BuildCache has been used daily in production environments for years with near zero issues (any problem that has emereged has of course been fixed), which gives it a good track record.

With that said, BuildCache is still considered to be under development.

Building

Use CMake and your favorite C++ compiler to build the BuildCache program:

$ mkdir build
$ cd build
$ cmake -DCMAKE_BUILD_TYPE=Release ../src
$ cmake --build .

Note: For S3 support on non-macOS/Windows systems you need OpenSSL (e.g. install libssl-dev on Ubuntu before running CMake).

Usage

To use BuildCache for your builds, simply prefix the build command with buildcache. For instance:

$ buildcache g++ -c -O2 hello.cpp -o hello.o

A convenient solution for bigger CMake-based projects is to use the RULE_LAUNCH_COMPILE property to use BuildCache for all compilation commands, like so:

find_program(buildcache_program buildcache)
if(buildcache_program)
  set_property(GLOBAL PROPERTY RULE_LAUNCH_COMPILE "${buildcache_program}")
endif()

Another alternative is to create symbolic links that redirect invokations of your favourite compiler to go via BuildCache instead. For instance, if $HOME/bin is early in your PATH, you can do the following:

$ ln -s /path/to/buildcache $HOME/bin/cc
$ ln -s /path/to/buildcache $HOME/bin/c++
$ ln -s /path/to/buildcache $HOME/bin/gcc
$ ln -s /path/to/buildcache $HOME/bin/g++
…

You can check that it works by invoking the compiler with BuildCache debugging enabled:

$ BUILDCACHE_DEBUG=1 gcc
BuildCache[52286] (DEBUG) Invoked as symlink: gcc
…

Using with icecream

icecream (or ICECC) is a tool for distributed compilation. To use icecream you can set the environment variable BUILDCACHE_PREFIX to the icecc executable, e.g:

$ BUILDCACHE_PREFIX=/usr/bin/icecc buildcache g++ -c -O2 hello.cpp -o hello.o

Using a shared remote cache

To improve the cache hit ratio in a cluster of machines that often perform the same or similar build tasks, you can use a shared remote cache (in addition to the local cache).

To do so, set BUILDCACHE_REMOTE to a valid remote server address (see below).

Redis

Redis is a fast, in-memory data store with built in LRU eviction policies.
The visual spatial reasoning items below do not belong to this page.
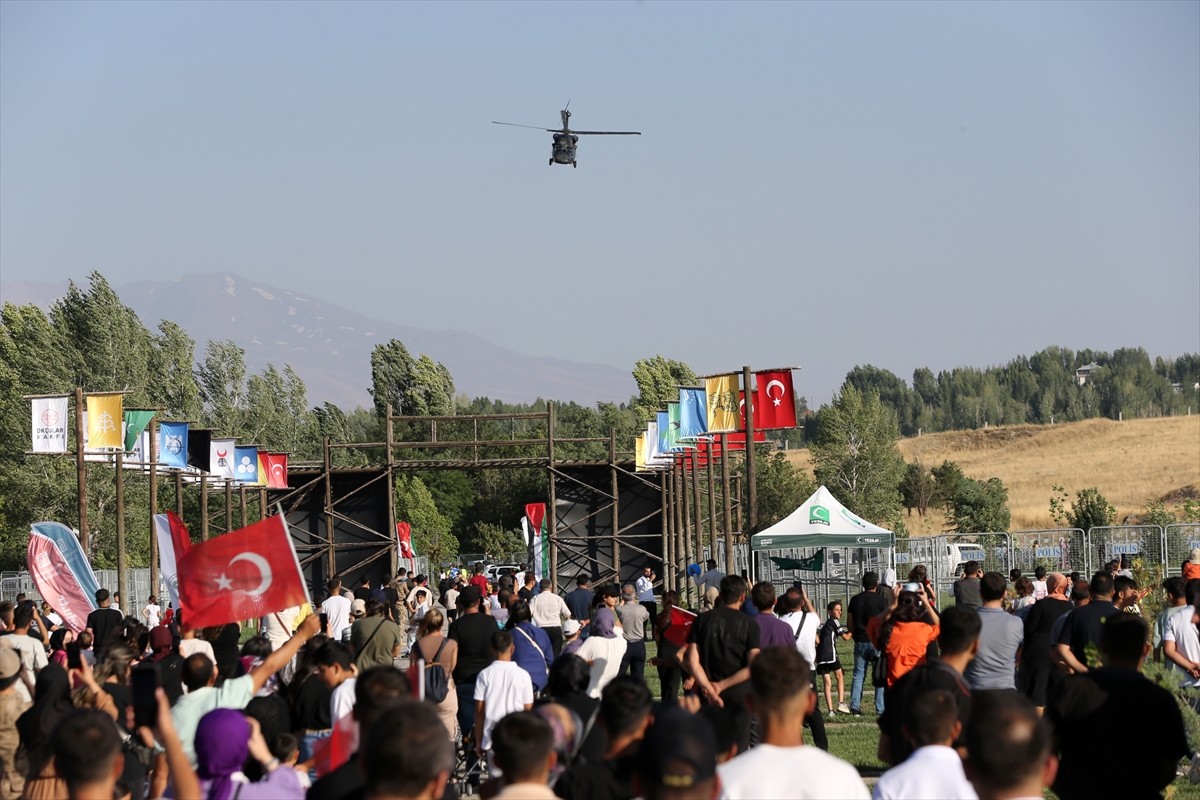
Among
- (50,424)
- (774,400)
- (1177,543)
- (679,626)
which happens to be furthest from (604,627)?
(1177,543)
It is suitable for build systems that produce many small object files, such as is typical for C/C++ compilation.

Example:

$ BUILDCACHE_REMOTE=redis://my-redis-server:6379 buildcache g++ -c -O2 hello.cpp -o hello.o

S3

S3 is an open HTTP based protocol that is often provided by object storage solutions. Amazon AWS is one such service. An open source alternative is MinIO.

Compared to a Redis cache, an S3 object store usually has a higher capacity and a slightly higher performance overhead. Thus it is better suited for larger build artifacts.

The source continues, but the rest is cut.